Adult support is continuously present in research relating to dropout prevention interventions. Numerous studies have discussed the positive effect of adult support on academic achievement

(Berger, 2011; Blount, 2013; Croninger & Lee, 2001; Kayler & Sherman, 2009; Klem & Connell, 2004). Adult support may be given through teachers, administration, counselors, mentors and school staff. Students feel support when there is a caring relationship within the school context (Blount, 2012). Adult support is a key element of the interventions reviewed in either the form of group facilitators or one-on-one mentors or counselors (Bemak et al., 2005; Berger, 2011; Flower et al., 2011; Hilton-Pitre, 2007; Kayler & Sherman, 2009). The EGAS and the psychoeducational study skills intervention employ adult support through school counselors, facilitators, graduate interns and mentors. Therefore, our intervention included adult support in the form of group facilitators, mentors and a school advocate.

 

The three major variables of this study—youth empowerment, school engagement and academic success—were revealed in the literature and thus should be considered in the development of an intervention for transitioning at-risk youth. Youth empowerment helps youth explore positive self-variables. Empowerment enables youth to feel hopeful and confident in discovering roles during development. Empowerment shapes how youth interact with their entire environment, including their school environment, while facilitating attitudes and motivation. School engagement influences students’ attitudes, perceptions and feelings about school. School engagement also shapes youth behavior within the school context. Empowerment and school engagement are connected to academic success. The relationship of these variables is illustrated in Figure 1.

 

Figure 1. Variables connected to school success.

++++++++++++++++++++

__WHAT YOU NEED TO DO__.
**a.** Summarize the passage in two sentences.
**b.** According to the passage, in what forms did the authors' intervention include adult support?
**c.** Translate this sentence from the passage into Spanish: "School engagement influences students’ attitudes, perceptions and feelings about school."

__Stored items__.
++++++++++++++++++++

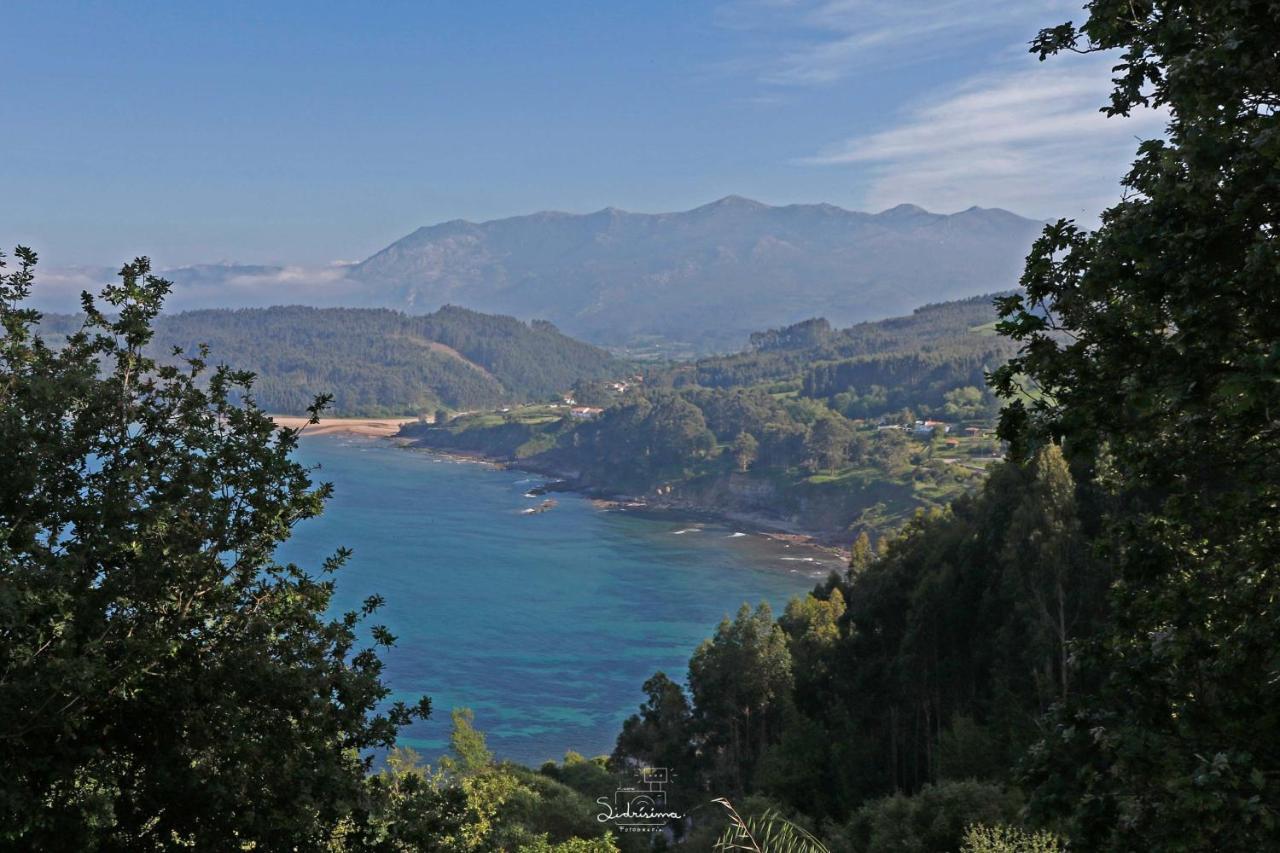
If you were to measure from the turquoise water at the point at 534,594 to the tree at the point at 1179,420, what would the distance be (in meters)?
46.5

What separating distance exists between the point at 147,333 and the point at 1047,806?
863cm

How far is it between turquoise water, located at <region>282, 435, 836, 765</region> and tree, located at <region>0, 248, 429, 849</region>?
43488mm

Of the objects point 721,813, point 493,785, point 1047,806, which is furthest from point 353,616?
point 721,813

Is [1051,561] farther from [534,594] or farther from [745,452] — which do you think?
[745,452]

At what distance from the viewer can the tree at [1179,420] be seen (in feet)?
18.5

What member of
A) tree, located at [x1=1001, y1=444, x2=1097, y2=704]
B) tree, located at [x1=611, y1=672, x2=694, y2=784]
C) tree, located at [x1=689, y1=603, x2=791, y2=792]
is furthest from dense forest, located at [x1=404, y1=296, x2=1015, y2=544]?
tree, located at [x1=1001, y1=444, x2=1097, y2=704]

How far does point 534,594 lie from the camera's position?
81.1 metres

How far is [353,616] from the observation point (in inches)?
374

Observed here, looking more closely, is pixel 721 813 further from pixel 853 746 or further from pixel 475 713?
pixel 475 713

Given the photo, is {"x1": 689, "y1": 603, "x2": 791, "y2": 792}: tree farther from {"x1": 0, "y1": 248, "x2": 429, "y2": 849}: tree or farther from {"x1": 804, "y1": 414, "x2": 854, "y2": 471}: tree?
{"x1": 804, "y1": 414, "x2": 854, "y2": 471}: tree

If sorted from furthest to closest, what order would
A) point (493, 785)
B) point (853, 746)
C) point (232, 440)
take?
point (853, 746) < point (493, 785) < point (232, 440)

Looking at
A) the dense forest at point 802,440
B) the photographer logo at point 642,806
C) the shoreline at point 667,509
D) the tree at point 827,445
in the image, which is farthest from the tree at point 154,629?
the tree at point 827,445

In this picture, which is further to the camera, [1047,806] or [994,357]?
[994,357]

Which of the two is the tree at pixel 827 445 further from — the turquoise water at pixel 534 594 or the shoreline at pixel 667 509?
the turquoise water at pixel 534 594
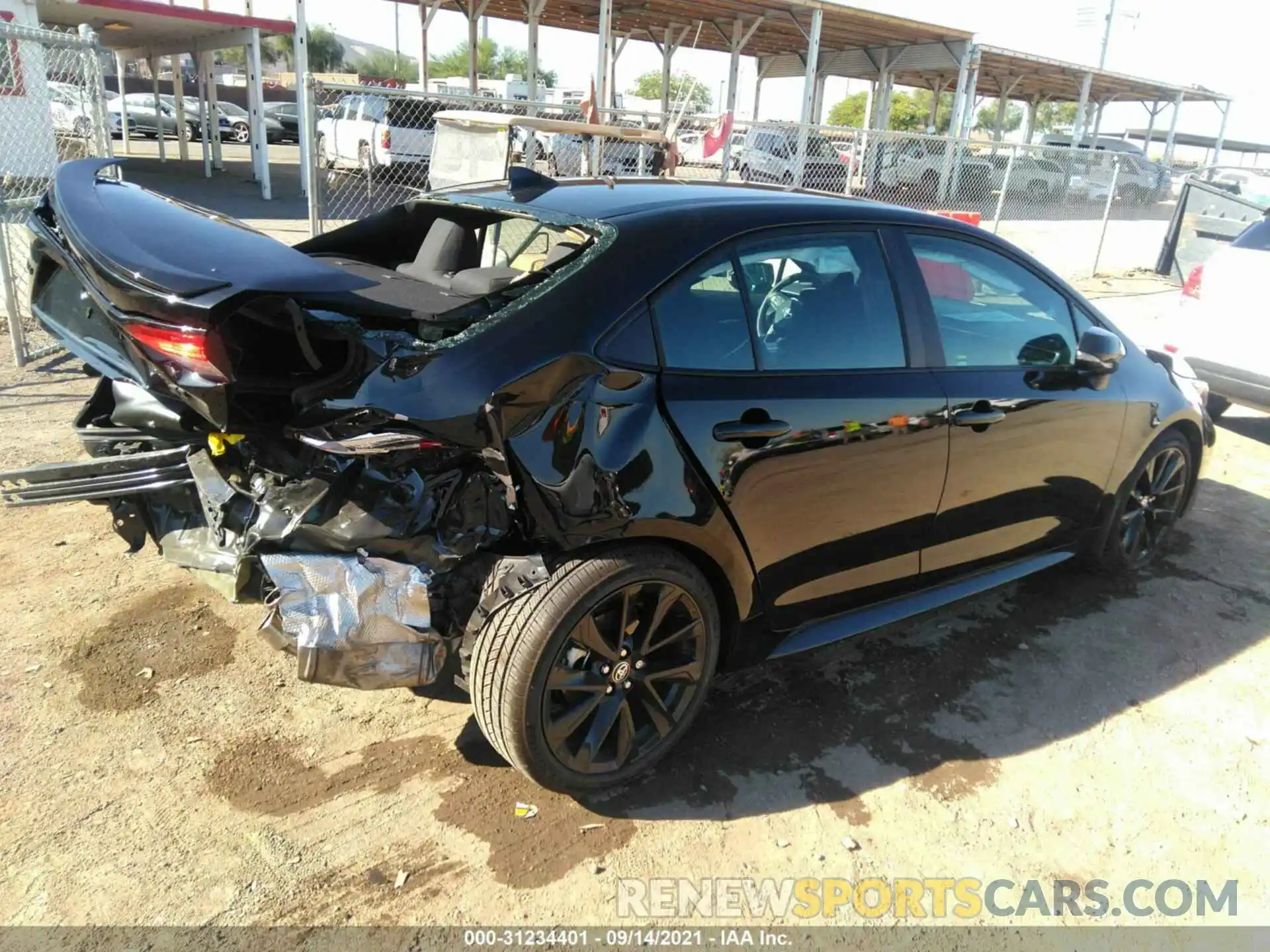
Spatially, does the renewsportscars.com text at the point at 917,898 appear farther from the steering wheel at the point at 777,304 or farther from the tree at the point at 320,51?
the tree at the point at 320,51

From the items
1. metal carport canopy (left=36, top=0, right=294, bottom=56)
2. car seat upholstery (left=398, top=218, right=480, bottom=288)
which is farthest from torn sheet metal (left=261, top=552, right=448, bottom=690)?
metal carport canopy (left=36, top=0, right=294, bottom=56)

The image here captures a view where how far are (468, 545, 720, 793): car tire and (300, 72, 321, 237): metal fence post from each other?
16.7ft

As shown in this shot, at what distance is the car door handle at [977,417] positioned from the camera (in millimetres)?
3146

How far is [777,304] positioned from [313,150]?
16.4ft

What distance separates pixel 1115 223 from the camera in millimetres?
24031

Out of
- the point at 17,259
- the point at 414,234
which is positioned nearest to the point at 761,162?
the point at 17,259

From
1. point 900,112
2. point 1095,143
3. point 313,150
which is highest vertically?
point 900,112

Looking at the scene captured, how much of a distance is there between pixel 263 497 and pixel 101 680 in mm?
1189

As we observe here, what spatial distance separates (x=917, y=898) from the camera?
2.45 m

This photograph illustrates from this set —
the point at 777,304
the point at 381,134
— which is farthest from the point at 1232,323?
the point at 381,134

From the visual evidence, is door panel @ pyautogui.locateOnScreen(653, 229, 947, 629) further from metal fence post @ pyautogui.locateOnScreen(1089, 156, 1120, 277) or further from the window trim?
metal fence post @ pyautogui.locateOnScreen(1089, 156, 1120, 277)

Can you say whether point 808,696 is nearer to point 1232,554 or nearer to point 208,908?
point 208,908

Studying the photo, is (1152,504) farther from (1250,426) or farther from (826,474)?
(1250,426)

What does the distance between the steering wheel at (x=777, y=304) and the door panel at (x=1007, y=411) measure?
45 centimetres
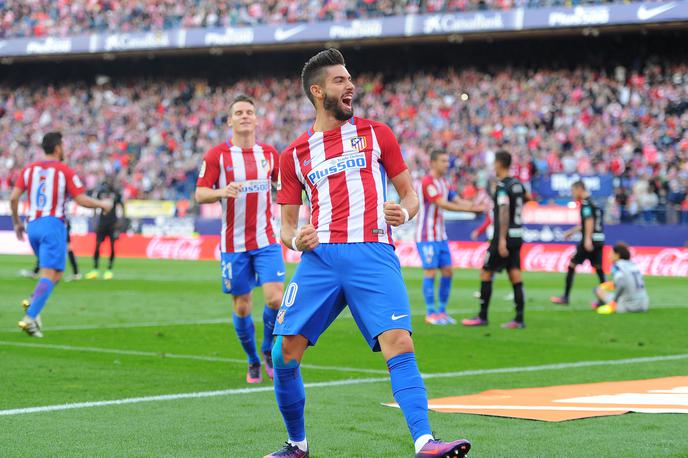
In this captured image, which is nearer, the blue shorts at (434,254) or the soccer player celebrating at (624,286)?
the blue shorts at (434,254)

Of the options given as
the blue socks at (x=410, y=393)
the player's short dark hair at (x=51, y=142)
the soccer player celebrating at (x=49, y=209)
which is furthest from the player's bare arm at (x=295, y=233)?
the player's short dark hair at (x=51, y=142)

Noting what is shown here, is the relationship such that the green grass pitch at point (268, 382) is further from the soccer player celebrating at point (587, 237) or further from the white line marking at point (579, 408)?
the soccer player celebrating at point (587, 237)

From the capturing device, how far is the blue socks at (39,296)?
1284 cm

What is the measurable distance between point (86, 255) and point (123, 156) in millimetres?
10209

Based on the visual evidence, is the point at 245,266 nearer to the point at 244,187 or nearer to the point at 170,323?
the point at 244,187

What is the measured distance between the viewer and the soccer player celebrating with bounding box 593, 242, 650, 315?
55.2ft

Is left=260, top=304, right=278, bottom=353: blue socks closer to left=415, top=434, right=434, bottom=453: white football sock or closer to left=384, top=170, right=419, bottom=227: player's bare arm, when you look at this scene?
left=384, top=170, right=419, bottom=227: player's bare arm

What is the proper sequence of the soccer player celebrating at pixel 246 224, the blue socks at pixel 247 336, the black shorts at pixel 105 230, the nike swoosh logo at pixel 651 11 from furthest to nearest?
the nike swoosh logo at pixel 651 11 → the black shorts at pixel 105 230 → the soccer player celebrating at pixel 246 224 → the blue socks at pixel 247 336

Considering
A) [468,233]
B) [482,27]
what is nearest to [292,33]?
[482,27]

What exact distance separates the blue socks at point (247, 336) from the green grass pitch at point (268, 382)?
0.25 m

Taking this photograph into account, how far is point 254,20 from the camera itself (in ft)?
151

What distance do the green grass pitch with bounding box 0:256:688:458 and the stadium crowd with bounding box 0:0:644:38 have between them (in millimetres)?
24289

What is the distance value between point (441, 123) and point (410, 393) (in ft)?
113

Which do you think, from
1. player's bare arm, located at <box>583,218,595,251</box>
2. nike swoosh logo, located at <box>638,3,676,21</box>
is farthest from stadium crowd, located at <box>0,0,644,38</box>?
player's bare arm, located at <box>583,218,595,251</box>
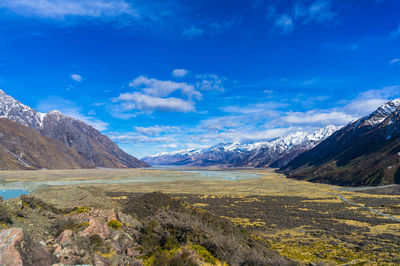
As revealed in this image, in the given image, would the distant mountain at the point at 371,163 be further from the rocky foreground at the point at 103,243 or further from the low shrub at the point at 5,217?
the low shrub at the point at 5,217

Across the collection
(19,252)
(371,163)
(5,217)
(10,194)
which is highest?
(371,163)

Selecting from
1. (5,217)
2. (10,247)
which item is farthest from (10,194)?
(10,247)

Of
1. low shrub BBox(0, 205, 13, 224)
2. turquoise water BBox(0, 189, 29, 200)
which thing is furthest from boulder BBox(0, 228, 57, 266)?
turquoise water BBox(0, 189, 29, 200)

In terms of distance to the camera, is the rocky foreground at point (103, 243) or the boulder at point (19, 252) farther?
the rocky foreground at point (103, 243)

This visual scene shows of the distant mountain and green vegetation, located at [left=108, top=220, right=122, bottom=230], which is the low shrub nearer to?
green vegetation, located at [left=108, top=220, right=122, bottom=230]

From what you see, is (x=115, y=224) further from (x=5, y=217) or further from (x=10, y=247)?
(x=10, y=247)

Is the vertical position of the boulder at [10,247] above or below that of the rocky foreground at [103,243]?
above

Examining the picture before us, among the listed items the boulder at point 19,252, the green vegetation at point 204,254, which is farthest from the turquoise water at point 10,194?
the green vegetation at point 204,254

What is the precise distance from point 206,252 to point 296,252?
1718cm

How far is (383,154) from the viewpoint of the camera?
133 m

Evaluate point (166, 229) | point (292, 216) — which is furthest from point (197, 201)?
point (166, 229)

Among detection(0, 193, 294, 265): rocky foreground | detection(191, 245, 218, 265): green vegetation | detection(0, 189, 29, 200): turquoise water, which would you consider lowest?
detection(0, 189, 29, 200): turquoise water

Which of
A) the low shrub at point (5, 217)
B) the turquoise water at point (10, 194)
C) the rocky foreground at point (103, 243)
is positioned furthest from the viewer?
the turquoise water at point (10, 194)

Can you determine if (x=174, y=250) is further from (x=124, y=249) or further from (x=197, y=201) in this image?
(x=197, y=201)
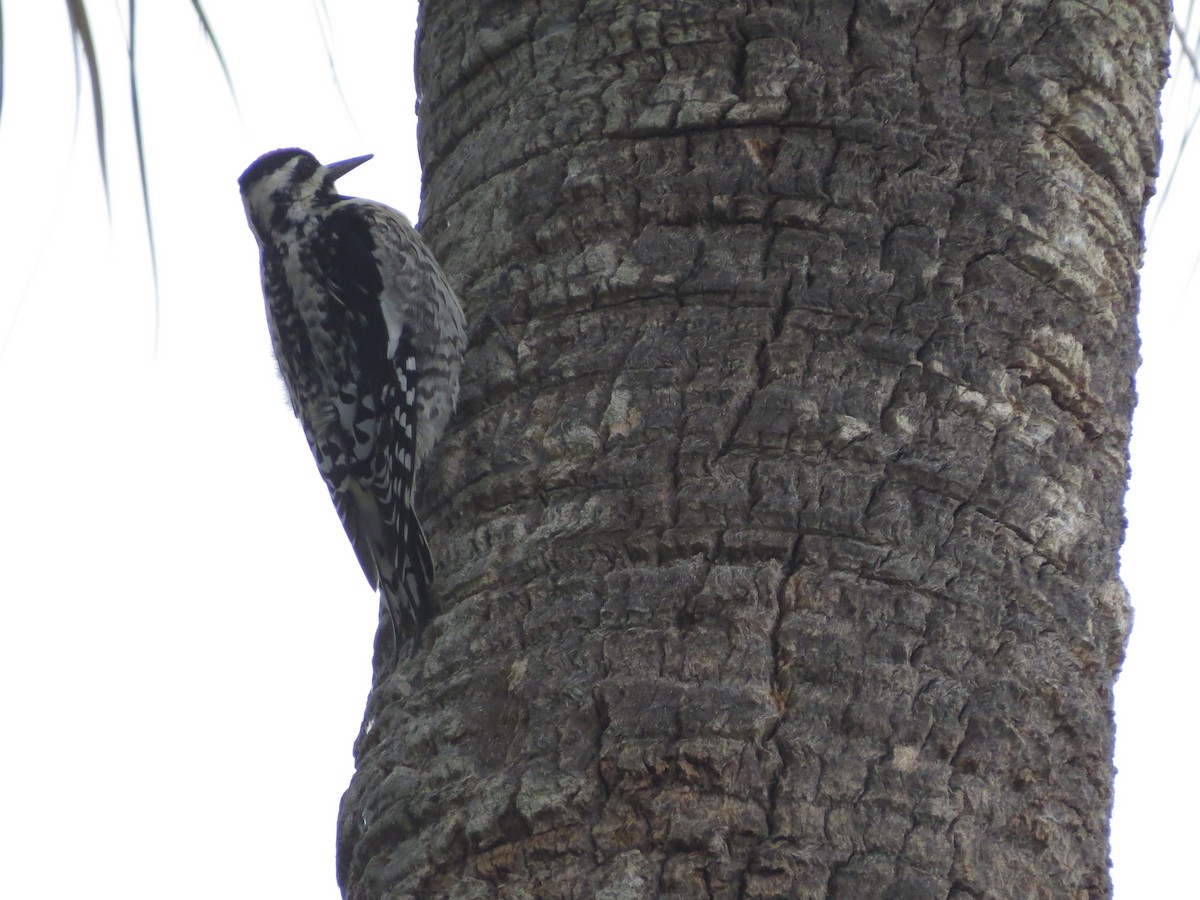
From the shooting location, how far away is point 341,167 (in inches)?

++++++++++++++++++++

__EXPECTED RESULTS__.
**a.** Adult support from teachers, administration, counselors, mentors and school staff appears throughout research on dropout prevention, and the authors' intervention included it in the form of group facilitators, mentors and a school advocate. The study's three major variables are youth empowerment, school engagement and academic success, and empowerment and school engagement are connected to academic success.

**b.** Group facilitators, mentors and a school advocate.

**c.** La participación escolar influye en las actitudes, percepciones y sentimientos de los estudiantes sobre la escuela.